Working with FileReferences and FileReferenceLists¶
An uploaded Dataset will have a list of files associated with it, containing at least an HDF5 file containing the data.
With an instance of the Dataset class, we are able to browse and obtain the uploaded files stored in the database.
Obtaining a dataset file list¶
If we want to examine which files are associated with a Dataset, we can obtain a list of file paths, sizes and download tokens as follows:
files = dataset.get_full_file_list()
This will return a FileReferenceList, which contains FileReference instances for all files associated with the dataset:
>>> for file_ref in files:
... print(file_ref)
FileReference(path=PosixPath('COMPAS_Output/COMPAS_Output.h5'))
FileReference(path=PosixPath('COMPAS_Output/Run_Details'))
Obtaining the full file list is not always required, hence there is convenient method, get_data_file_list(), provided to only obtain the HDF5 file associated with the dataset.

YOUR OBJECTIVE: According to the passage on file references above, which method gets only the HDF5 file associated with a dataset?

RECORDED DATA:
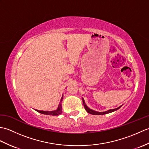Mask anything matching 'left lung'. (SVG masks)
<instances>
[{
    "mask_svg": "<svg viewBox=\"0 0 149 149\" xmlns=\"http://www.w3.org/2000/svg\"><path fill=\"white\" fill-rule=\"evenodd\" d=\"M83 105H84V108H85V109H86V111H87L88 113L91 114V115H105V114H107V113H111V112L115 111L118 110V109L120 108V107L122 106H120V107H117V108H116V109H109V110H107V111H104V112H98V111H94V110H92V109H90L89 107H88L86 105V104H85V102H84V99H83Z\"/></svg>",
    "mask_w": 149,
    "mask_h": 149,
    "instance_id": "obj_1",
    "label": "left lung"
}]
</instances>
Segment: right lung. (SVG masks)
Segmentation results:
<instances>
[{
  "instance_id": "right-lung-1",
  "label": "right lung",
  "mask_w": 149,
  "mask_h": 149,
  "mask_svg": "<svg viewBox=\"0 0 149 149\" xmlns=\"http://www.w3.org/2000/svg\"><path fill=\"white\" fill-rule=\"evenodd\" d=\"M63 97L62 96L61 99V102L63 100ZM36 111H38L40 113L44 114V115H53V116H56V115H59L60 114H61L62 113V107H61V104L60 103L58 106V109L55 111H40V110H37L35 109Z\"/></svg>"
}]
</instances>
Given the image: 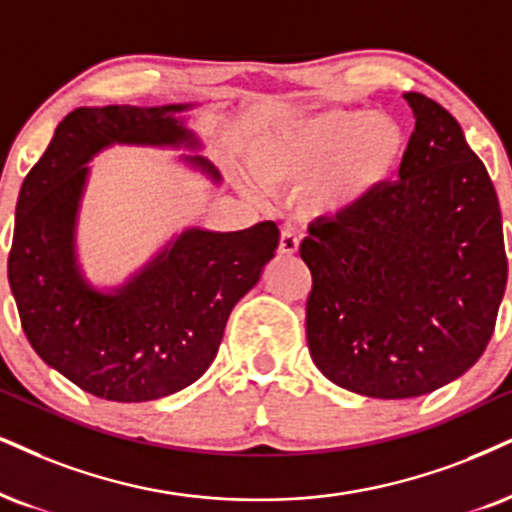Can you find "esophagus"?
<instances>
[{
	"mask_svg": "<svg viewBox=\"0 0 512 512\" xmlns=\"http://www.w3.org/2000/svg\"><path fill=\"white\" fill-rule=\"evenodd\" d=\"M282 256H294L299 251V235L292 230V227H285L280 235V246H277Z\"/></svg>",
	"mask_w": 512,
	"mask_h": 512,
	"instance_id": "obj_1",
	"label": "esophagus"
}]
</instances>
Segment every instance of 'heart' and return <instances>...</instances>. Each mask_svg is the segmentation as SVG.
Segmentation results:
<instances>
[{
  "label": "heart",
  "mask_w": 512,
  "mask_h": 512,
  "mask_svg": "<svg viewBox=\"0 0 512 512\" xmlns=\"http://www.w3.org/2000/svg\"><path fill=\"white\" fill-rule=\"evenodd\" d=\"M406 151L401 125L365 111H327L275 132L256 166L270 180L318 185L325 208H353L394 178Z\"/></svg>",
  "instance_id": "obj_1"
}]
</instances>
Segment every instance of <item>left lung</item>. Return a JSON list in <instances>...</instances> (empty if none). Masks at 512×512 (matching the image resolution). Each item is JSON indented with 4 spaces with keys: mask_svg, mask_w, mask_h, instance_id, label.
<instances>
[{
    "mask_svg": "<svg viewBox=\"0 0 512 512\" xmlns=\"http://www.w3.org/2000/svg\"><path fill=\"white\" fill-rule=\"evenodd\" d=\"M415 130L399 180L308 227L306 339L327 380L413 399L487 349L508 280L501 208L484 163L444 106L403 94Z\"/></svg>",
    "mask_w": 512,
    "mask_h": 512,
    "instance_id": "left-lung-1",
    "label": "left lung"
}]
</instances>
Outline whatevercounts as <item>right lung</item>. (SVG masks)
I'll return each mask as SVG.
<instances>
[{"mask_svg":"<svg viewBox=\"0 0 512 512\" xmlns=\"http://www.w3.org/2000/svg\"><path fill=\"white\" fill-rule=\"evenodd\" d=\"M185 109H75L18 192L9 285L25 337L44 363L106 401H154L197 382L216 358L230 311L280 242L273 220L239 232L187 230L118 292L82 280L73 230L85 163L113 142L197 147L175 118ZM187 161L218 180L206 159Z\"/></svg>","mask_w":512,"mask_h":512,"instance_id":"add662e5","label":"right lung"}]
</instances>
---
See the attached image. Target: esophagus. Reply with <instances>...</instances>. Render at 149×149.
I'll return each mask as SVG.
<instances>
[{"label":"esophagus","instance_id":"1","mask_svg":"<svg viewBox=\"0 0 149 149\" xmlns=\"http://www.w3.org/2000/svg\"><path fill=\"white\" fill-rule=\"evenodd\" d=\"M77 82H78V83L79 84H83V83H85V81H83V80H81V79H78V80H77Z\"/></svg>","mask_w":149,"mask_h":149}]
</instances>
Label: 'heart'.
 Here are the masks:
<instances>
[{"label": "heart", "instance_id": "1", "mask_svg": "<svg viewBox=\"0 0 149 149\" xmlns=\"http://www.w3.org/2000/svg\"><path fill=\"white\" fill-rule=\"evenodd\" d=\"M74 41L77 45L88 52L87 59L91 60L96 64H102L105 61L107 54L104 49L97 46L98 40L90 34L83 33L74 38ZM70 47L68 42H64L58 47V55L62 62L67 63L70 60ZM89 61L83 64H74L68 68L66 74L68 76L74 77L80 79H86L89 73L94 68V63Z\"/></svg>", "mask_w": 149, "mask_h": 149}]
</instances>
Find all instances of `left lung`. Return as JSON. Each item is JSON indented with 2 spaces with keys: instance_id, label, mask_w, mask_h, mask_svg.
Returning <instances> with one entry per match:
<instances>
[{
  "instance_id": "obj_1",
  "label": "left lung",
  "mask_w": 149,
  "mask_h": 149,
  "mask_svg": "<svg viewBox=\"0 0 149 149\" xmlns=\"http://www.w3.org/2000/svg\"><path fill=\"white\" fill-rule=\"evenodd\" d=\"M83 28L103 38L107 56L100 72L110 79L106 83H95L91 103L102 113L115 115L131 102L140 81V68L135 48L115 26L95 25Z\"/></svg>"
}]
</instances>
--
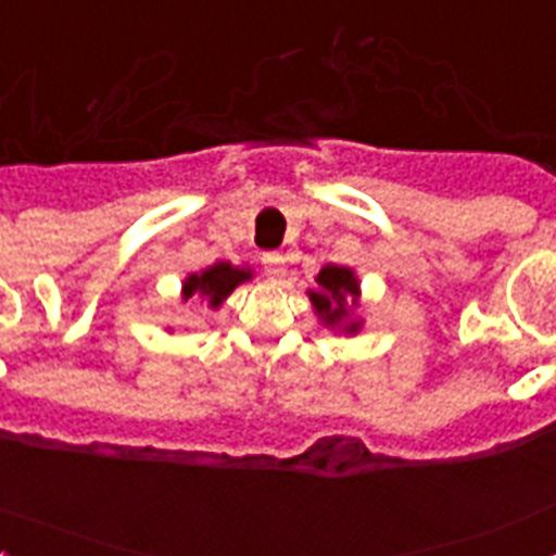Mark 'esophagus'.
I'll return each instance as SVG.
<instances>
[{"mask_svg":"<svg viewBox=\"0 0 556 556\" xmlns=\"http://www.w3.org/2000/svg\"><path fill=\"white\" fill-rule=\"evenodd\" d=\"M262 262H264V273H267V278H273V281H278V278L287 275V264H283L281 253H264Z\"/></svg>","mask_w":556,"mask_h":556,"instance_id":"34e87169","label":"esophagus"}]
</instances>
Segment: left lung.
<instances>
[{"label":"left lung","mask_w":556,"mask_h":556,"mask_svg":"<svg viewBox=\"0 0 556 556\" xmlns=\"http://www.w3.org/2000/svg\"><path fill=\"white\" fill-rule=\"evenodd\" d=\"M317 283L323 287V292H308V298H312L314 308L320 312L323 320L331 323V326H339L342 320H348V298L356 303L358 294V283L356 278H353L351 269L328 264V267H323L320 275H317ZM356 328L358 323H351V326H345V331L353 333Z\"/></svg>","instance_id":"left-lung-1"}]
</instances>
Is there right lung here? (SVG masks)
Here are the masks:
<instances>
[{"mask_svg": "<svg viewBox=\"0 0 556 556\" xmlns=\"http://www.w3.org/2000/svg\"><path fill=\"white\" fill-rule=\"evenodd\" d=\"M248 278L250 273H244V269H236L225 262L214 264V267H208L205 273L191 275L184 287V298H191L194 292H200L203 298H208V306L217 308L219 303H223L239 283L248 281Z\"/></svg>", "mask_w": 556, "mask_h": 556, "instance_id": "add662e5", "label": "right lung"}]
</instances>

THE COMPLETED TASK: get_data_file_list()